(Entries from a dataset)

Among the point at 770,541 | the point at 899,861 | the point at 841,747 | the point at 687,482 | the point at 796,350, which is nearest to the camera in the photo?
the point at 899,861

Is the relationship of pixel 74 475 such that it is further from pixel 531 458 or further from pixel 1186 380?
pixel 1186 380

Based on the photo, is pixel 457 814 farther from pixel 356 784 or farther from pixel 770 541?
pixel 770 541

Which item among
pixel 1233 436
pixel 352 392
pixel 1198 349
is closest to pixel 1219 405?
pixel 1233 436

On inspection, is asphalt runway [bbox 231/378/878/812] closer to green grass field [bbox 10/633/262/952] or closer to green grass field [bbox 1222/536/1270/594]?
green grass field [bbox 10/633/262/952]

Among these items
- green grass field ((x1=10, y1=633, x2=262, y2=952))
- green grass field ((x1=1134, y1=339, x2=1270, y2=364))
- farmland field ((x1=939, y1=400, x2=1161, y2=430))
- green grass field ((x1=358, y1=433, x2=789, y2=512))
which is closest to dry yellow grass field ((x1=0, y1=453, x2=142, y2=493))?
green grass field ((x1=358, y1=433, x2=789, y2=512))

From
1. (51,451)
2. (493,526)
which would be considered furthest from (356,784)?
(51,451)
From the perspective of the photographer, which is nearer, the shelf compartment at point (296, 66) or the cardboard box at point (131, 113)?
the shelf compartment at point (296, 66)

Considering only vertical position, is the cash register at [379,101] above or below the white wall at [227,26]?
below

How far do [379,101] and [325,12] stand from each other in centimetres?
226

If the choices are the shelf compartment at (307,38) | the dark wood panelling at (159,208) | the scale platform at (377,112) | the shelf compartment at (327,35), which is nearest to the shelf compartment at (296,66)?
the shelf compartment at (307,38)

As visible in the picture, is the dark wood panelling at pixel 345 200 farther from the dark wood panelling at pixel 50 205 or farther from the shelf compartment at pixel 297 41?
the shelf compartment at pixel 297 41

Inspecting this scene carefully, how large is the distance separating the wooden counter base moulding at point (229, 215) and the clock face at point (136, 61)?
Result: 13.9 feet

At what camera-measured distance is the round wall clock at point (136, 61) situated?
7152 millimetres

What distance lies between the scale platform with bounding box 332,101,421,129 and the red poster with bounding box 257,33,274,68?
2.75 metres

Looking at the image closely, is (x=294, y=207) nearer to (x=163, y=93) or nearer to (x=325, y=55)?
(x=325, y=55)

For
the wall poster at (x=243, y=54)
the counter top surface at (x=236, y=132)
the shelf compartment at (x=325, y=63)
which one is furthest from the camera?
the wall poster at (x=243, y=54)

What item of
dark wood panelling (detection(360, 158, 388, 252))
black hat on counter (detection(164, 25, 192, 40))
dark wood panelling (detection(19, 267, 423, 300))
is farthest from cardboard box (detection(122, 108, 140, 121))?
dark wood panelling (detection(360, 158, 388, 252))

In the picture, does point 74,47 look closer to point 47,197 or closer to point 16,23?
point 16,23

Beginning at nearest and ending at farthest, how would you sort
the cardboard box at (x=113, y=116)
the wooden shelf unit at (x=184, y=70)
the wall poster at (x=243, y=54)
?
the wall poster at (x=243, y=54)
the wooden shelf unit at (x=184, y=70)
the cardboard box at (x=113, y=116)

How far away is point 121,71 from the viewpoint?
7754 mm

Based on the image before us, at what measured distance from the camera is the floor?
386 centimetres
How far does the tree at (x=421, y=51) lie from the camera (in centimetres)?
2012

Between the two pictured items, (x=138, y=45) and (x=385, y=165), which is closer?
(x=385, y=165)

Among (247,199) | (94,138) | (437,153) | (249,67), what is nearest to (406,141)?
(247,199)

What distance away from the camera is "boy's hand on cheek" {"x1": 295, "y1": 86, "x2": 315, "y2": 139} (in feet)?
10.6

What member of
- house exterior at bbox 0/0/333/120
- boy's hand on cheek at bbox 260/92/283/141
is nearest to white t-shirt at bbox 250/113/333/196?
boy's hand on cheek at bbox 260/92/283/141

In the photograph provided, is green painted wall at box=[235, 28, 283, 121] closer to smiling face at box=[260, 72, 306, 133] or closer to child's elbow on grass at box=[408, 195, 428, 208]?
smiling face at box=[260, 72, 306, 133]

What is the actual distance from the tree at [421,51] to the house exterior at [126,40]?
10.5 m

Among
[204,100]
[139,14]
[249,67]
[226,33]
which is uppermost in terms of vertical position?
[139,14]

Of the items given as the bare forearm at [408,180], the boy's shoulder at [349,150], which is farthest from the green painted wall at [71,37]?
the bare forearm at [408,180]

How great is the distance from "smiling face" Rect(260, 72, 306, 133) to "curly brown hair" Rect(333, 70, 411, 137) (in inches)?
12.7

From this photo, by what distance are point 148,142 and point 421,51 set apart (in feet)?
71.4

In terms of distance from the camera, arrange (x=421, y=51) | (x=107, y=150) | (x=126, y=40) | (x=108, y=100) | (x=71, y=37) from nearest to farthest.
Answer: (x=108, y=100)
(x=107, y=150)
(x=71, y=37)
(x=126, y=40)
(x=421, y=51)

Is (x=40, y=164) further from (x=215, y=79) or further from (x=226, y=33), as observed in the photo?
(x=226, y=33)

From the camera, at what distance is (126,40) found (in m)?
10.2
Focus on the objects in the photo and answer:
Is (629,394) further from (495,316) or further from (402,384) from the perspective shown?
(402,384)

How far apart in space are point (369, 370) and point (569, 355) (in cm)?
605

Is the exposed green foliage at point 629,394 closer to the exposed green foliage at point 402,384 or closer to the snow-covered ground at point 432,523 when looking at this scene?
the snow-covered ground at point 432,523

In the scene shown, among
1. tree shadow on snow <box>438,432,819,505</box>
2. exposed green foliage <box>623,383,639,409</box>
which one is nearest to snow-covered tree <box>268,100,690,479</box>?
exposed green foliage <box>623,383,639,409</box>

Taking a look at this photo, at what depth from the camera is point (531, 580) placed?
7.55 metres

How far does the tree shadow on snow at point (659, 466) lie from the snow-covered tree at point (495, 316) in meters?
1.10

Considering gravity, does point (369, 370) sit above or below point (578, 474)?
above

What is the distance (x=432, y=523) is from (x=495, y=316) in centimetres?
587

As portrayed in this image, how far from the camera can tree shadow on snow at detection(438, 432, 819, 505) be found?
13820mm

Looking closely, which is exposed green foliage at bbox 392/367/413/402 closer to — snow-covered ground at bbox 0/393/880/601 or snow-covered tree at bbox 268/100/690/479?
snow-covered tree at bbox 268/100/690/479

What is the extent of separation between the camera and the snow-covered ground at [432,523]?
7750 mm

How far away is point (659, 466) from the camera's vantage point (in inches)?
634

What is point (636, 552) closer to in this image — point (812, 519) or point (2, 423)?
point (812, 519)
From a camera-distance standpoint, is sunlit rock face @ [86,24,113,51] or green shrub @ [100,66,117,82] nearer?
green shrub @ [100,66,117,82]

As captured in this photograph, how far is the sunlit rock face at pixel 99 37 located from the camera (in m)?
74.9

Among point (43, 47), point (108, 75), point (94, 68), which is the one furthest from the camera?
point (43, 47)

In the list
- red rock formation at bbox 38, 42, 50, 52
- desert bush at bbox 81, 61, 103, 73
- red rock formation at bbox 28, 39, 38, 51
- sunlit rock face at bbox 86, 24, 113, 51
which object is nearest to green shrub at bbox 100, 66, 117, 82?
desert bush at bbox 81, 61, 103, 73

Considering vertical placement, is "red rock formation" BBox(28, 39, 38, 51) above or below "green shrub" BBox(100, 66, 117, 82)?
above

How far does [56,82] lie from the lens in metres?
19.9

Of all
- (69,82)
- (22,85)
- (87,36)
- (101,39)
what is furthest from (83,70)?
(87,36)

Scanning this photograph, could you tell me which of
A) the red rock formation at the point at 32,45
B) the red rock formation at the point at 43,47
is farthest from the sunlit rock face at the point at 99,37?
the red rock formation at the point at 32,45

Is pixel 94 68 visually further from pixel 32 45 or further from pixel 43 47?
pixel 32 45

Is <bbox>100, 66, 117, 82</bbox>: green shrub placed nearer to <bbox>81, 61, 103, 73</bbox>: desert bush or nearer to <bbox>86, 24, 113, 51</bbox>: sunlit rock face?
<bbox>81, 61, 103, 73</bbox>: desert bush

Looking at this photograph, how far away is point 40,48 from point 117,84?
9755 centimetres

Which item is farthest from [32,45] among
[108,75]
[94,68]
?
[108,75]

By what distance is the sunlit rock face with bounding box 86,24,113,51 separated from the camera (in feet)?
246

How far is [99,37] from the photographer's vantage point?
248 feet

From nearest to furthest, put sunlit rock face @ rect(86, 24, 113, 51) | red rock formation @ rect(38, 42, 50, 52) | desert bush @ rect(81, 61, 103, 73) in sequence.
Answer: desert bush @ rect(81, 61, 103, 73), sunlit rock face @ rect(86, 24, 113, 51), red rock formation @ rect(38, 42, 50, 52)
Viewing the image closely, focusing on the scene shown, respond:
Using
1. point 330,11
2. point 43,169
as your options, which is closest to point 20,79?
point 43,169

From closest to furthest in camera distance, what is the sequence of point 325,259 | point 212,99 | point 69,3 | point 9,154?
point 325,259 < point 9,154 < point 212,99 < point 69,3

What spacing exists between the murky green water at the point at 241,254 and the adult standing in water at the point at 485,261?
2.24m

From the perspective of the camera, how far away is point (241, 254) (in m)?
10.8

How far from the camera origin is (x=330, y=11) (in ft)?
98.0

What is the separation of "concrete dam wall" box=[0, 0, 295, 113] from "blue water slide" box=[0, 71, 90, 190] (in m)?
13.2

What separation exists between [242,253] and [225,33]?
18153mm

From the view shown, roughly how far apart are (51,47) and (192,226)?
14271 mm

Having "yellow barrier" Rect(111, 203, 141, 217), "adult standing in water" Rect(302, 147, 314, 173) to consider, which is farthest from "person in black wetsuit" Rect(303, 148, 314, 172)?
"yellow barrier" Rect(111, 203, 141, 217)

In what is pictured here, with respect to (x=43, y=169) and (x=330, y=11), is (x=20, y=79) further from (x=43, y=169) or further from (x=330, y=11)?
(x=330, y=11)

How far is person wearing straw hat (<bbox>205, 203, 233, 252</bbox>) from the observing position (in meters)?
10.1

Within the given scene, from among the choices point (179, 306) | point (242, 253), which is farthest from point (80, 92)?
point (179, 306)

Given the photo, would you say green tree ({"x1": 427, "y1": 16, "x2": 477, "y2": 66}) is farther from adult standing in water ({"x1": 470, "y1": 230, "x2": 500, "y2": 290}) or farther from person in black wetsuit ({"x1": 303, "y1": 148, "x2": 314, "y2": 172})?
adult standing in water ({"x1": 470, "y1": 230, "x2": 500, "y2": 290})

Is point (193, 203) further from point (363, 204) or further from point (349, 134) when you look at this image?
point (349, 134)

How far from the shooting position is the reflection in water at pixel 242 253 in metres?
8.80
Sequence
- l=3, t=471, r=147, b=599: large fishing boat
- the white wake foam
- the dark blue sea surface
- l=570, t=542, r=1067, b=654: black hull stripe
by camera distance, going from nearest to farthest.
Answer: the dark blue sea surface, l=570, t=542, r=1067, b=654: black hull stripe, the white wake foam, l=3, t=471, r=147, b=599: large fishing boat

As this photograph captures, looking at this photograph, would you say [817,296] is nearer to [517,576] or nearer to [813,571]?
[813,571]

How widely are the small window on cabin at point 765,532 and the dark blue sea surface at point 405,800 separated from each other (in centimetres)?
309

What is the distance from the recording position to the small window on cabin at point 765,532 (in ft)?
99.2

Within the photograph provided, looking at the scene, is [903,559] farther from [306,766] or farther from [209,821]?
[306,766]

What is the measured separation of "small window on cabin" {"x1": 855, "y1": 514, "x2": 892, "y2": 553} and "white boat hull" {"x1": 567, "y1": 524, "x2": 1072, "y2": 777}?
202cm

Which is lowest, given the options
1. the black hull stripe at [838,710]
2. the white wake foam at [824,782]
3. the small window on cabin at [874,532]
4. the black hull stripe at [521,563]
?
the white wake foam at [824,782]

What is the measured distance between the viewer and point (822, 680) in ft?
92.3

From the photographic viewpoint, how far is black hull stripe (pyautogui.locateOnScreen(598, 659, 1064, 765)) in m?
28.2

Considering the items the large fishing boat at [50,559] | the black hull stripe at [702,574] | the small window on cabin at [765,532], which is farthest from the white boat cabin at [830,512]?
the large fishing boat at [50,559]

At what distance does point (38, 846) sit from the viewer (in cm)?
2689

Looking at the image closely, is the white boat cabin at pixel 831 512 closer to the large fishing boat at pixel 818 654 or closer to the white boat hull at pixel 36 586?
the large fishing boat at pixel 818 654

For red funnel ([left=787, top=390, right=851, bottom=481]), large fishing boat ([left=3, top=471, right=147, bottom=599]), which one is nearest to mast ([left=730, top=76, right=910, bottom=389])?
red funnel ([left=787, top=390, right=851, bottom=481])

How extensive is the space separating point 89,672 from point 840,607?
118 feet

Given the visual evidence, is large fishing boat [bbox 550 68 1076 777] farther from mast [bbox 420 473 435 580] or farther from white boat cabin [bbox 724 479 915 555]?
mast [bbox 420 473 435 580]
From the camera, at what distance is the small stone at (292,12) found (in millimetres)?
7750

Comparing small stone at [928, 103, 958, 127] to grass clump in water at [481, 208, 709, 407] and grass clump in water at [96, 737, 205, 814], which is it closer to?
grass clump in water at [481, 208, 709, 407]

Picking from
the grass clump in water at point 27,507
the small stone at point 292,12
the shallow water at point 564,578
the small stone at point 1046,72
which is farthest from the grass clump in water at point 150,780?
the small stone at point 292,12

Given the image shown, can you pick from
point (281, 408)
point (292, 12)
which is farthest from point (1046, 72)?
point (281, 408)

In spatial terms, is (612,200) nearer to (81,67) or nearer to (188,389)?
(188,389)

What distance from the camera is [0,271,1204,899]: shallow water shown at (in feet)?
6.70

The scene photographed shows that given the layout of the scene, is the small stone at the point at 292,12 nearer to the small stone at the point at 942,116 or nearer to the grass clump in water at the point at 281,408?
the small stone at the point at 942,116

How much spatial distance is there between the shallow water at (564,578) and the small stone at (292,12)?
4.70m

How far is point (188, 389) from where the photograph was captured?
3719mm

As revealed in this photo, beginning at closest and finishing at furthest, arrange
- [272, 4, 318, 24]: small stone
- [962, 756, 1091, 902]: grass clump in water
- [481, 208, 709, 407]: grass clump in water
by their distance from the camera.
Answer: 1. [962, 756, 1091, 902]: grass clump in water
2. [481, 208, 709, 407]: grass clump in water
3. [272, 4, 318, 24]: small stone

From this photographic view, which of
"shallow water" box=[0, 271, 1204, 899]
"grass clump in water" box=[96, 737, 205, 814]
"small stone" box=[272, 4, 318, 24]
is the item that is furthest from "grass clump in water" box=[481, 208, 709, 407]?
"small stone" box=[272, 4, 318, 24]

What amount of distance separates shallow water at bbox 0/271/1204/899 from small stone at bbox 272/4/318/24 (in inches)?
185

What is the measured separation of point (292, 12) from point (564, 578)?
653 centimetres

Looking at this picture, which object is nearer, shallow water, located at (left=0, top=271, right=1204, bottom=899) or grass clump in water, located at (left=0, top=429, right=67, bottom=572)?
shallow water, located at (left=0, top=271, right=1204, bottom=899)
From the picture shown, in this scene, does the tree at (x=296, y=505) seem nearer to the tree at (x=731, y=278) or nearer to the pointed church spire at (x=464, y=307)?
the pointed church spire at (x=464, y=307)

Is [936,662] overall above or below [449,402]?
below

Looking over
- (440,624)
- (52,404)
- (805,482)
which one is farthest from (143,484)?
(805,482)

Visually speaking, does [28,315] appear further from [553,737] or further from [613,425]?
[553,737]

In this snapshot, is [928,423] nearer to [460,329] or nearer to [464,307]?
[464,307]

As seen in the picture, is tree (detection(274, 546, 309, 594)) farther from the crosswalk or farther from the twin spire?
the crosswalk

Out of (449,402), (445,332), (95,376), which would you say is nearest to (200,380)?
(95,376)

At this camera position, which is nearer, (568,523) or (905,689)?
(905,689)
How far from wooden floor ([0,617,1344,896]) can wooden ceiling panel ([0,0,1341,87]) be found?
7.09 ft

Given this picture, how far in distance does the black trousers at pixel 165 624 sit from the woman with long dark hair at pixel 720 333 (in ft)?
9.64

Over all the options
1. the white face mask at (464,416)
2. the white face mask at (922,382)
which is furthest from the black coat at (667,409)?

Exercise:
Copy out exactly the lines between the line with "Is [936,662] overall" and the last line of the entries, counting both of those lines.

Exercise result:
Is [936,662] overall above or below [449,402]?
below

Looking over
- (440,624)
- (52,404)
- (805,482)
which one is farthest from (143,484)?
(805,482)

Visually speaking, does [28,315] appear further from [553,737] or further from [613,425]?
[553,737]

In this snapshot, is [928,423] nearer to [460,329] or nearer to [464,307]?
[464,307]

As seen in the picture, is tree (detection(274, 546, 309, 594)) farther from the crosswalk or farther from the twin spire?
the crosswalk

Out of (449,402), (445,332), (95,376), which would you say is nearest to (200,380)?
(95,376)

At this camera position, which is nearer, (568,523) or (905,689)?
(905,689)
How far from wooden floor ([0,617,1344,896]) can wooden ceiling panel ([0,0,1341,87]) be found?
7.09 ft

Given this picture, how far in distance does the black trousers at pixel 165 624 sit from the woman with long dark hair at pixel 720 333 (in ft)?
9.64

Over all the options
1. the white face mask at (464,416)
2. the white face mask at (922,382)
which is furthest from the black coat at (667,409)?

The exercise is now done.